Lors de notre dernier entretien, nous avions échangé sur votre colère et sur les conséquences que cela engendre dans votre vie au quotidien. Cela m’a fait penser à une histoire que j’aimerais vous raconter.

Pour cela, installez-vous bien confortablement dans votre siège et faites trois respirations profondes par le ventre. Lorsque vous serez prêt, je commencerai.

Comme je vous le disais, cela me fait penser à une histoire qui se passe dans la savane, dans le sud de l’Afrique. Par une journée de grosses chaleurs, un jeune lion se reposait tout recroquevillé dans le creux des racines d’un vieux baobab. Ce lion était grand et robuste avec de petites oreilles, de grands yeux marrons et une longue crinière majestueuse brune, avec des reflets dorés. 

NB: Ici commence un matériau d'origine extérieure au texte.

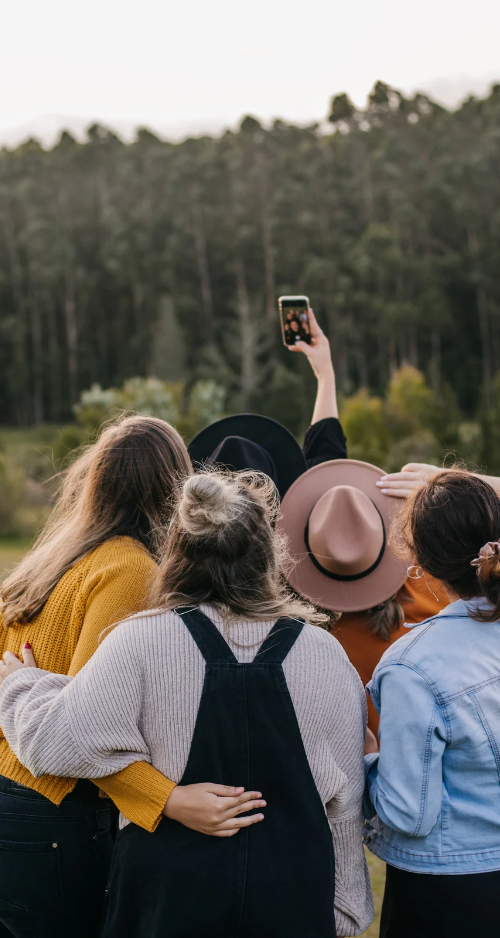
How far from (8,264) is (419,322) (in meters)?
21.0

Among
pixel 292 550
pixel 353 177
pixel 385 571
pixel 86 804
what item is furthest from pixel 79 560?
pixel 353 177

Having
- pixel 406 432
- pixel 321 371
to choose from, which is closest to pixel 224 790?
pixel 321 371

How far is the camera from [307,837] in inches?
61.7

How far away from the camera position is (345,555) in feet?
7.41

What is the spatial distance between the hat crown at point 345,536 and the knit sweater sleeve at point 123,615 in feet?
1.90

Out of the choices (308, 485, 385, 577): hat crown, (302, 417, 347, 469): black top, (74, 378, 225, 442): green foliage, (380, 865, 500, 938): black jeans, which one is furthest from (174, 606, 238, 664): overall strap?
(74, 378, 225, 442): green foliage

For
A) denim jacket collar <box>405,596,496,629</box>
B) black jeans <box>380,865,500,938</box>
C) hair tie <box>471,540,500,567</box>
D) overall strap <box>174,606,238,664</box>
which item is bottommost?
black jeans <box>380,865,500,938</box>

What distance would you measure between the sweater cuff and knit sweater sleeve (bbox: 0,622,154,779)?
2 centimetres

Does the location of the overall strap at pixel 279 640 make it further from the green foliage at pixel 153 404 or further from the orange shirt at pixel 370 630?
the green foliage at pixel 153 404

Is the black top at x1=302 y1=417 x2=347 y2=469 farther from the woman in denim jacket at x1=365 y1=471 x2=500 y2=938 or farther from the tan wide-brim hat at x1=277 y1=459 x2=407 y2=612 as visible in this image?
the woman in denim jacket at x1=365 y1=471 x2=500 y2=938

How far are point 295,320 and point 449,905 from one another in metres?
1.98

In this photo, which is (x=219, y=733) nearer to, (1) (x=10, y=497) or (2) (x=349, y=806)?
(2) (x=349, y=806)

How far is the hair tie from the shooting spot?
165cm

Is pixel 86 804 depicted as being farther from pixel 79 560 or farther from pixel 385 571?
pixel 385 571
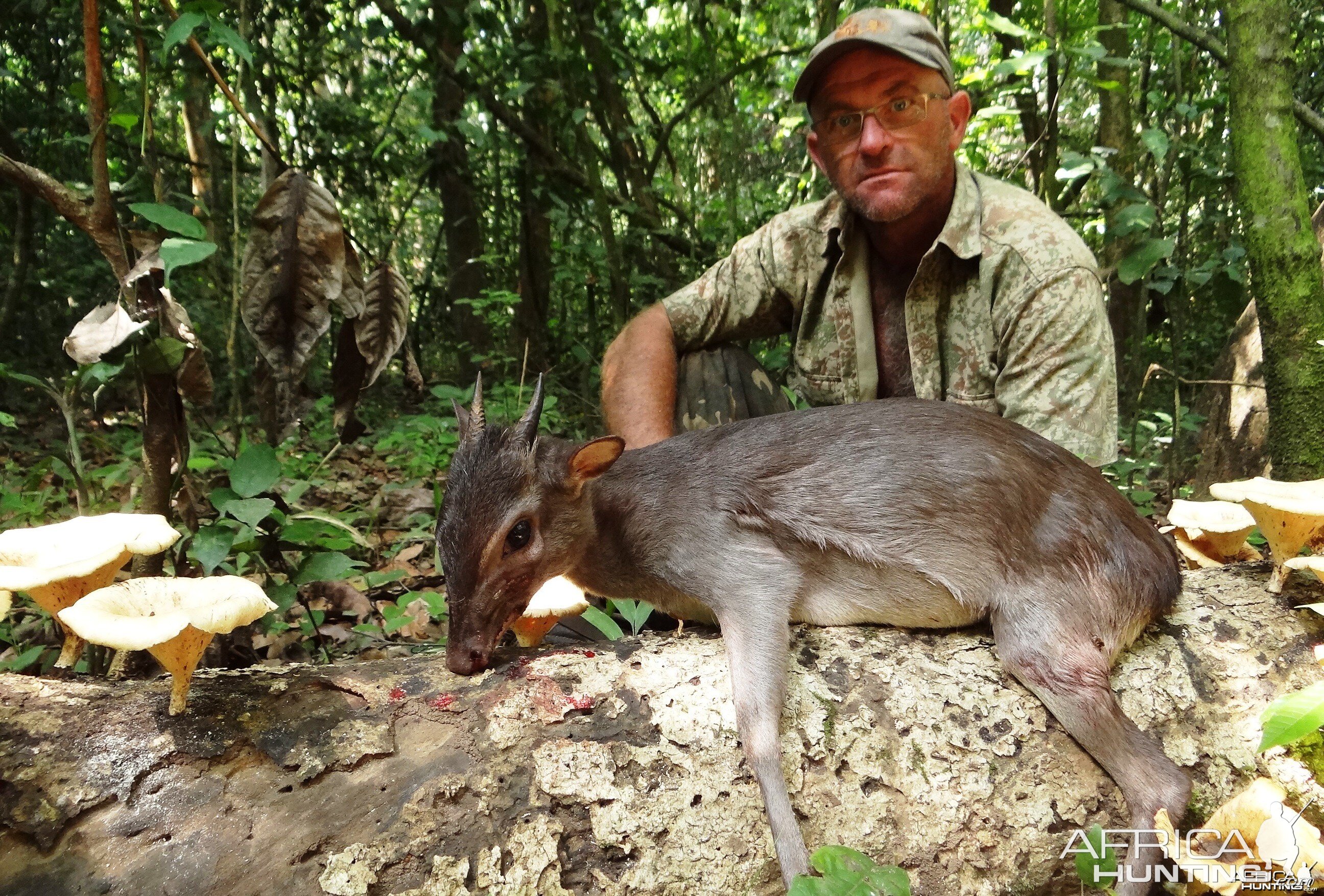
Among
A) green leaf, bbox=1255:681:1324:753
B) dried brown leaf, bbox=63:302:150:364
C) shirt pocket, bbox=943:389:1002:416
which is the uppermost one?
dried brown leaf, bbox=63:302:150:364

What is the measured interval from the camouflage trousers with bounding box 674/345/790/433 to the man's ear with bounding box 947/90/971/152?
1.76m

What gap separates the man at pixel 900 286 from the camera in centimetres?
410

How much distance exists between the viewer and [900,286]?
4836mm

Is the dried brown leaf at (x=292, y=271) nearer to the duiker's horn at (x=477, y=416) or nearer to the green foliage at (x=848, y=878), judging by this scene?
the duiker's horn at (x=477, y=416)

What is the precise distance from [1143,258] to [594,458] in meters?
3.85

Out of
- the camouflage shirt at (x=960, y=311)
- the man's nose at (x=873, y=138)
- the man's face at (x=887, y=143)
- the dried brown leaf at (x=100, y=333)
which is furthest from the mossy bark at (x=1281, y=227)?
the dried brown leaf at (x=100, y=333)

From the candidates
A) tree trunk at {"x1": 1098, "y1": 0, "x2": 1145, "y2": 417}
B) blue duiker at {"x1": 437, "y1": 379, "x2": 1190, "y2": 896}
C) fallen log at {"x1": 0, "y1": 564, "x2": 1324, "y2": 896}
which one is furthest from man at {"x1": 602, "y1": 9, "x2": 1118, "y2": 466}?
tree trunk at {"x1": 1098, "y1": 0, "x2": 1145, "y2": 417}

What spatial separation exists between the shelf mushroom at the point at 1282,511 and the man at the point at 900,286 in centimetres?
108

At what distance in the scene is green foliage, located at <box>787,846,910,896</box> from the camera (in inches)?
72.3

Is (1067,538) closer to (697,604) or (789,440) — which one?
(789,440)

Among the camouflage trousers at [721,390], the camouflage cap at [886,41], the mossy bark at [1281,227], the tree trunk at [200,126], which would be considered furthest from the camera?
the tree trunk at [200,126]

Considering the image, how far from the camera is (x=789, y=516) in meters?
3.08

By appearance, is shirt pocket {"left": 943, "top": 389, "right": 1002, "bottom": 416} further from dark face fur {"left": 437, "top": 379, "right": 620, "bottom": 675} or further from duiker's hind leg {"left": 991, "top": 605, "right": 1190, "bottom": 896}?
dark face fur {"left": 437, "top": 379, "right": 620, "bottom": 675}

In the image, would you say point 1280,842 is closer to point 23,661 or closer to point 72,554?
point 72,554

Ce lion s’appelait Loumba.

Loumba dormait profondément et n’avait aucune envie de bouger, cela faisait des jours qu’il ne bougeait pas, sauf pour aller chasser le strict nécessaire pendant la nuit. Soudain, un bruit de pas d’éléphants le fit sursauter. Il se réveilla de très mauvaise humeur, un peu comme tous les autres derniers jours d’ailleurs. 

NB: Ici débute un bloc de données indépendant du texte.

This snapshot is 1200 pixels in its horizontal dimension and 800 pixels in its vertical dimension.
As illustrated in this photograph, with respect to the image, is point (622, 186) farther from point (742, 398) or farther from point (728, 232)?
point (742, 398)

Agacé, il se mit à courir très vite, le plus vite qu’il pouvait, il ressentit le besoin d’évacuer cette sensation étrange qu’il avait au fond de lui. Il courut tellement loin qu’il se retrouva devant une montagne de roches, bien loin de son lieu de vie. Il se mit à gravir les rochers grisâtres et abrupts jusqu’à atteindre un endroit avec un renfoncement. C’était une grotte, mais il ne l’avait pas remarquée. Loumba se mit face à la plaine qu’il voyait de quelques mètres de haut. De là, il se mit à rugir le plus fort qu’il put pour évacuer sa colère. Son cri était tellement fort qu’il fut entendu à des kilomètres à la ronde. Tous les oiseaux des environs se sont mis à voler brusquement, sentant un danger arriver. On pouvait voir ses crocs pointus tant sa gueule était grande ouverte, de la bave en sortait légèrement. 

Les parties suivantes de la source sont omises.